[start Available records]

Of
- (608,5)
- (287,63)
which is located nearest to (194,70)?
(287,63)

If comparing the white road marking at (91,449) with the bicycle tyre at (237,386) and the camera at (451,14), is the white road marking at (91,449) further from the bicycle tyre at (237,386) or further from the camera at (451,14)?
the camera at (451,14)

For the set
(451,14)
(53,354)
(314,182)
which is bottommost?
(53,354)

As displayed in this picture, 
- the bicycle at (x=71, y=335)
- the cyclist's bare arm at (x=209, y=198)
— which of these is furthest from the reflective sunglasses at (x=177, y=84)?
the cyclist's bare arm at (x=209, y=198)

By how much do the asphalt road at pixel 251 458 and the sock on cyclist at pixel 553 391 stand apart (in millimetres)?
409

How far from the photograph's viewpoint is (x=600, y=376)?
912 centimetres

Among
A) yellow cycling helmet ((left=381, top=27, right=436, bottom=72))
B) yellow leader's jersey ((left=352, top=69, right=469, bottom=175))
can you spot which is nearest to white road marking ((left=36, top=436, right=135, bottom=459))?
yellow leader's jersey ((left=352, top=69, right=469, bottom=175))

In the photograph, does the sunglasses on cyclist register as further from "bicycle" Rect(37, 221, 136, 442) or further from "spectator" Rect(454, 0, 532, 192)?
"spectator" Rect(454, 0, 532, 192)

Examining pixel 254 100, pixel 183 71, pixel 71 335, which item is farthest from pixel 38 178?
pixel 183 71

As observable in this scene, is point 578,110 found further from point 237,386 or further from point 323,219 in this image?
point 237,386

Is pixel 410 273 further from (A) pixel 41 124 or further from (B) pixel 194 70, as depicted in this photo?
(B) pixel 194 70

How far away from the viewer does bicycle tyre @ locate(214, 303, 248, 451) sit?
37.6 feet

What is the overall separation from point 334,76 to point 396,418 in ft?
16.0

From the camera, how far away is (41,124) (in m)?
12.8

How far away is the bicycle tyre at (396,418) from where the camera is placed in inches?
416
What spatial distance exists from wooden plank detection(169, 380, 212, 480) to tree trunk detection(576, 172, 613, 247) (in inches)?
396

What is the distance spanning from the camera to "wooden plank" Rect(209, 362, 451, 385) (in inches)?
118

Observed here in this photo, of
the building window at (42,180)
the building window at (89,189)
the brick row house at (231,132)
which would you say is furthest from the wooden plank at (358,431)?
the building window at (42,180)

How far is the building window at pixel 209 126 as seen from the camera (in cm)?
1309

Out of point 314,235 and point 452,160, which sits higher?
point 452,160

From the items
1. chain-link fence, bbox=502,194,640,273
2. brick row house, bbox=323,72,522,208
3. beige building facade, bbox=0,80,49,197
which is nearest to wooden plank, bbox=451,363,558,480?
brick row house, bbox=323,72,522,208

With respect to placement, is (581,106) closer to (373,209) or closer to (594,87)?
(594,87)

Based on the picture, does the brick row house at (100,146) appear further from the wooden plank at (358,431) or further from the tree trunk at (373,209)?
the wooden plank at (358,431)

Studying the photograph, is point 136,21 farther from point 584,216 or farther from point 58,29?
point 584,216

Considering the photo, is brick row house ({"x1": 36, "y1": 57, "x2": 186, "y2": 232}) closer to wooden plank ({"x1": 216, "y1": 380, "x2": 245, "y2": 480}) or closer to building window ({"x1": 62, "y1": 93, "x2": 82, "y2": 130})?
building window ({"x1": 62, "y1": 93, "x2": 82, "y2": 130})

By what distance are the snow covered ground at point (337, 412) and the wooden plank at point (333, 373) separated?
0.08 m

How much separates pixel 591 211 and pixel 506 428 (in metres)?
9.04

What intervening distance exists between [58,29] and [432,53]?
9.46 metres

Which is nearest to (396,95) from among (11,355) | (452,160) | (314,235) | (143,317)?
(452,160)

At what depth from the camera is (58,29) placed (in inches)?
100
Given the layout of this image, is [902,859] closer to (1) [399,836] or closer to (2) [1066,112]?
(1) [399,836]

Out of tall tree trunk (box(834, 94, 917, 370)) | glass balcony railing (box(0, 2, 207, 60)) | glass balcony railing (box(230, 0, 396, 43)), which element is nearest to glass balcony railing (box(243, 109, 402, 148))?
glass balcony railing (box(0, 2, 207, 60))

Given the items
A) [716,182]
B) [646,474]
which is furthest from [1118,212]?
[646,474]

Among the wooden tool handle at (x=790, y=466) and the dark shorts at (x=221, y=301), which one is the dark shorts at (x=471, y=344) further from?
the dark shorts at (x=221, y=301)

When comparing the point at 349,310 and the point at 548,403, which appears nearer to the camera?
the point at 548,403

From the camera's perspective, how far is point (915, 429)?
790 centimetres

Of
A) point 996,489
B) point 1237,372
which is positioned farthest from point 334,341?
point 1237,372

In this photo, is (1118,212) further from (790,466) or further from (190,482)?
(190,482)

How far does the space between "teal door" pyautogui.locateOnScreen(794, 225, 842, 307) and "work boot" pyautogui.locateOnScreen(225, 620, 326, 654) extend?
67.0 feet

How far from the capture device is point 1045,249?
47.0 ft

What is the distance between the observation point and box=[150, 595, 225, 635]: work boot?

[end Available records]

What the task asks.
Copy each entry exactly, with nothing added or dropped.

Correct answer.
Of
- (608,5)
- (287,63)
which is located nearest to (194,70)?
(287,63)

If comparing the white road marking at (91,449) with the bicycle tyre at (237,386) and the camera at (451,14), is the white road marking at (91,449) further from the bicycle tyre at (237,386) or further from the camera at (451,14)?
the camera at (451,14)

For the set
(451,14)
(53,354)
(314,182)
which is bottommost?
(53,354)

As displayed in this picture, 
- the bicycle at (x=71, y=335)
- the cyclist's bare arm at (x=209, y=198)
— which of these is furthest from the reflective sunglasses at (x=177, y=84)?
the cyclist's bare arm at (x=209, y=198)

By how much do the asphalt road at pixel 251 458 and the sock on cyclist at pixel 553 391 stand apart (in millimetres)?
409

How far from the photograph's viewpoint is (x=600, y=376)?
912 centimetres

Among
A) yellow cycling helmet ((left=381, top=27, right=436, bottom=72))
B) yellow leader's jersey ((left=352, top=69, right=469, bottom=175))
can you spot which is nearest to white road marking ((left=36, top=436, right=135, bottom=459))?
yellow leader's jersey ((left=352, top=69, right=469, bottom=175))

In the photograph, does the sunglasses on cyclist register as further from "bicycle" Rect(37, 221, 136, 442) or further from "spectator" Rect(454, 0, 532, 192)?
"spectator" Rect(454, 0, 532, 192)

Examining pixel 254 100, pixel 183 71, pixel 71 335, which item is farthest from pixel 38 178?
pixel 183 71

As observable in this scene, is point 578,110 found further from point 237,386 or further from point 323,219 in this image?
point 237,386

Is pixel 410 273 further from (A) pixel 41 124 or further from (B) pixel 194 70, as depicted in this photo?
(B) pixel 194 70

How far away from the viewer does bicycle tyre @ locate(214, 303, 248, 451) sit?
37.6 feet

What is the overall separation from point 334,76 to point 396,418 in ft?
16.0

From the camera, how far away is (41,124) (in m)?
12.8

How far away is the bicycle tyre at (396,418) from where the camera is placed in inches?
416
What spatial distance exists from wooden plank detection(169, 380, 212, 480) to tree trunk detection(576, 172, 613, 247) (in inches)?
396

What is the distance spanning from the camera to "wooden plank" Rect(209, 362, 451, 385) (in inches)?
118

Observed here in this photo, of
the building window at (42,180)
the building window at (89,189)
the brick row house at (231,132)
which would you say is furthest from the wooden plank at (358,431)?
the building window at (42,180)

How far is the building window at pixel 209 126 as seen from the camera (in cm)?
1309

Out of point 314,235 and point 452,160, which sits higher?
point 452,160

From the items
1. chain-link fence, bbox=502,194,640,273
2. brick row house, bbox=323,72,522,208
3. beige building facade, bbox=0,80,49,197
which is nearest to wooden plank, bbox=451,363,558,480?
brick row house, bbox=323,72,522,208

With respect to placement, is (581,106) closer to (373,209) or closer to (594,87)?
(594,87)

Based on the picture, does the brick row house at (100,146) appear further from the wooden plank at (358,431) or further from the tree trunk at (373,209)?
the wooden plank at (358,431)

Studying the photograph, is point 136,21 farther from point 584,216 or farther from point 58,29?
point 584,216

Considering the photo, is brick row house ({"x1": 36, "y1": 57, "x2": 186, "y2": 232}) closer to wooden plank ({"x1": 216, "y1": 380, "x2": 245, "y2": 480}) or closer to building window ({"x1": 62, "y1": 93, "x2": 82, "y2": 130})?
building window ({"x1": 62, "y1": 93, "x2": 82, "y2": 130})

By what distance are the snow covered ground at point (337, 412) and the wooden plank at point (333, 373) separated?
0.08 m

How much separates pixel 591 211 and pixel 506 428 (in metres)?
9.04

What intervening distance exists between [58,29] and [432,53]?
9.46 metres

Which is nearest to (396,95) from among (11,355) | (452,160) | (314,235) | (143,317)?
(452,160)

At what depth from the camera is (58,29) placed (in inches)?
100
Given the layout of this image, is [902,859] closer to (1) [399,836] or closer to (2) [1066,112]?
(1) [399,836]

Out of tall tree trunk (box(834, 94, 917, 370)) | glass balcony railing (box(0, 2, 207, 60)) | glass balcony railing (box(230, 0, 396, 43)), which element is nearest to glass balcony railing (box(243, 109, 402, 148))?
glass balcony railing (box(0, 2, 207, 60))

Given the items
A) [716,182]
B) [646,474]
which is furthest from [1118,212]?
[646,474]

Among the wooden tool handle at (x=790, y=466) and the dark shorts at (x=221, y=301), which one is the dark shorts at (x=471, y=344) further from?
the dark shorts at (x=221, y=301)

When comparing the point at 349,310 and the point at 548,403, which appears nearer to the camera?
the point at 548,403

From the camera's perspective, how far is point (915, 429)?
790 centimetres

Of
A) point 996,489
B) point 1237,372
which is positioned farthest from point 334,341?
point 1237,372

In this photo, is (1118,212) further from (790,466) or further from (190,482)?
(190,482)

How far does the space between "teal door" pyautogui.locateOnScreen(794, 225, 842, 307) and "work boot" pyautogui.locateOnScreen(225, 620, 326, 654) extend?
67.0 feet

How far from the capture device is point 1045,249?
47.0 ft

What is the distance between the observation point and box=[150, 595, 225, 635]: work boot?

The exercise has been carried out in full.